> [COMPLETA LO SIGUIENTE]
1. Escribe sin ningún cambio el fragmento del texto sobre Oppenheimer que se abre con las palabras que contienen "El vigor intelectual" y se cierra con "entiende el mundo.".
2. Devuelve tal cual, y solo ellas, las líneas de los registros desde la que contiene "How extended is" hasta el final de los registros, ambos extremos incluidos.

> [TEXTO EXTRAÍDO]
= = = =

Sin embargo, casi un mes antes, del 23 al 27 de mayo, Oppenheimer participaba en una conferencia de naturaleza totalmente distinta, organizada por el Centro de Estudios Internacionales del MIT. Punto de contacto crucial entre el mundo académico y la administración de la Guerra Fría, el Centro fue un auténtico motor de la tecnocracia de la guerra. En él, sociólogos, científicos, historiadores y economistas desarrollaron nuevas formas de pensar sobre el poder estadounidense preguntándose qué tipo de modernidad estaría dispuesto a ofrecer Estados Unidos, dentro y fuera de sus fronteras, en un mundo en el que la supremacía militar no sería suficiente. Varios investigadores y analistas brillantes formularon teorías extremadamente influyentes, que fueron acogidas con entusiasmo por el Departamento de Estado y la Casa Blanca, especialmente durante la administración de Kennedy.
Junto a Walter Rostow, padre de la teoría de la modernización y modelo perfecto del científico movilizado que escuchaba atentamente, Oppenheimer tomó la palabra. Aunque el contexto del discurso atestiguara claramente la profunda y persistente integración del físico en el aparato de seguridad estadounidense, a pesar de las acusaciones que se le habían hecho unos años antes, el texto también demuestra su persistente intento de ir más allá del estrecho marco de la Guerra Fría y la política de poder, para llegar a temas más amplios e investigar «los signos de una crisis cultural bastante profunda». El enfrentamiento con la Unión Soviética, tanto en el plano militar como en el científico, ofreció a Oppenheimer la oportunidad de presentar su «mirada hacia dentro» (inward look), título dado al discurso publicado, y de cuestionar los pilares de la sociedad y la cultura estadounidenses.
A lo largo del discurso, examina las fallas que atraviesan a una próspera democracia en la cima de su poder: el problema de la educación; la «vacilante visión del futuro»; y la dificultad «de formular políticas». Para responder a esas cuestiones, Oppenheimer hizo un vibrante llamado a las autoridades, a los ciudadanos estadounidenses y a sus colegas: «Lo que necesitamos es un vigor intelectual y una disciplina mucho mayores, una apertura de espíritu más común y generalizada, y una especie de infatigabilidad que no es incompatible con la fatiga, pero sí con la rendición».
El vigor intelectual que Oppenheimer pide a su país es el mismo que él demuestra en este inspirado texto. Hace análisis filosóficos del pensamiento occidental, comparaciones históricas entre el Estados Unidos de los años cincuenta y civilizaciones pasadas, desde la India clásica hasta la Inglaterra victoriana; examina la antropología norteamericana de la frontera, su particular sentido del individualismo y el pragmatismo, sus ventajas y limitaciones en un mundo cambiante. A través de la amplitud de su análisis, Oppenheimer también nos recuerda que la Guerra Fría es real e importante, pero que no puede ser el único filtro a través del cual la élite estadounidense entiende el mundo.

= = = =

> [LÍNEAS DE DATOS]
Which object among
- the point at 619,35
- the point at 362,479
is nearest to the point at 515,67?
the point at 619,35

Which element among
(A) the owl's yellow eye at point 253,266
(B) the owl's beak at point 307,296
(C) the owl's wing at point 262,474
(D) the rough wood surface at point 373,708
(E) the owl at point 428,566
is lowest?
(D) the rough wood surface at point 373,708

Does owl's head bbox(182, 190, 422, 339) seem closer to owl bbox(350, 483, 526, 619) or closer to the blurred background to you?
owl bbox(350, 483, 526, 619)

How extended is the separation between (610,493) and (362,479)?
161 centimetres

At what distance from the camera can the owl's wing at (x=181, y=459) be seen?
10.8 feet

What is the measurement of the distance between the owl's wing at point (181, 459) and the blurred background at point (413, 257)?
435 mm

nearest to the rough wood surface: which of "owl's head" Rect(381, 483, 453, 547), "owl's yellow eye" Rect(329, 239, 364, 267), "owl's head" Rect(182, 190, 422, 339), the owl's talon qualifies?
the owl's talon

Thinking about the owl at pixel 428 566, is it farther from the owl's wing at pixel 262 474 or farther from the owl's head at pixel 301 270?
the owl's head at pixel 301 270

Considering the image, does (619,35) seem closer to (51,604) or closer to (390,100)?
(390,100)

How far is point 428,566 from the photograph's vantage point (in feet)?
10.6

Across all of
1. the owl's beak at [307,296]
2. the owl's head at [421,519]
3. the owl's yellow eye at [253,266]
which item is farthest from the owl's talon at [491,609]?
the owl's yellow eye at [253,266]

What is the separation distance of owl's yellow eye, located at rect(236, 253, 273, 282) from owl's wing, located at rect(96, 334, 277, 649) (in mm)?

= = = =

> [RESPUESTAS DEL EJERCICIO]
1.
El vigor intelectual que Oppenheimer pide a su país es el mismo que él demuestra en este inspirado texto. Hace análisis filosóficos del pensamiento occidental, comparaciones históricas entre el Estados Unidos de los años cincuenta y civilizaciones pasadas, desde la India clásica hasta la Inglaterra victoriana; examina la antropología norteamericana de la frontera, su particular sentido del individualismo y el pragmatismo, sus ventajas y limitaciones en un mundo cambiante. A través de la amplitud de su análisis, Oppenheimer también nos recuerda que la Guerra Fría es real e importante, pero que no puede ser el único filtro a través del cual la élite estadounidense entiende el mundo.

2.
How extended is the separation between (610,493) and (362,479)?
161 centimetres

At what distance from the camera can the owl's wing at (x=181, y=459) be seen?
10.8 feet

What is the measurement of the distance between the owl's wing at point (181, 459) and the blurred background at point (413, 257)?
435 mm

nearest to the rough wood surface: which of "owl's head" Rect(381, 483, 453, 547), "owl's yellow eye" Rect(329, 239, 364, 267), "owl's head" Rect(182, 190, 422, 339), the owl's talon qualifies?
the owl's talon

Thinking about the owl at pixel 428 566, is it farther from the owl's wing at pixel 262 474 or farther from the owl's head at pixel 301 270?
the owl's head at pixel 301 270

Considering the image, does (619,35) seem closer to (51,604) or closer to (390,100)?
(390,100)

How far is point 428,566 from the photograph's vantage point (in feet)?
10.6

Across all of
1. the owl's beak at [307,296]
2. the owl's head at [421,519]
3. the owl's yellow eye at [253,266]
which item is farthest from the owl's talon at [491,609]?
the owl's yellow eye at [253,266]

What is the separation distance of owl's yellow eye, located at rect(236, 253, 273, 282) from owl's wing, located at rect(96, 334, 277, 649) (in mm)?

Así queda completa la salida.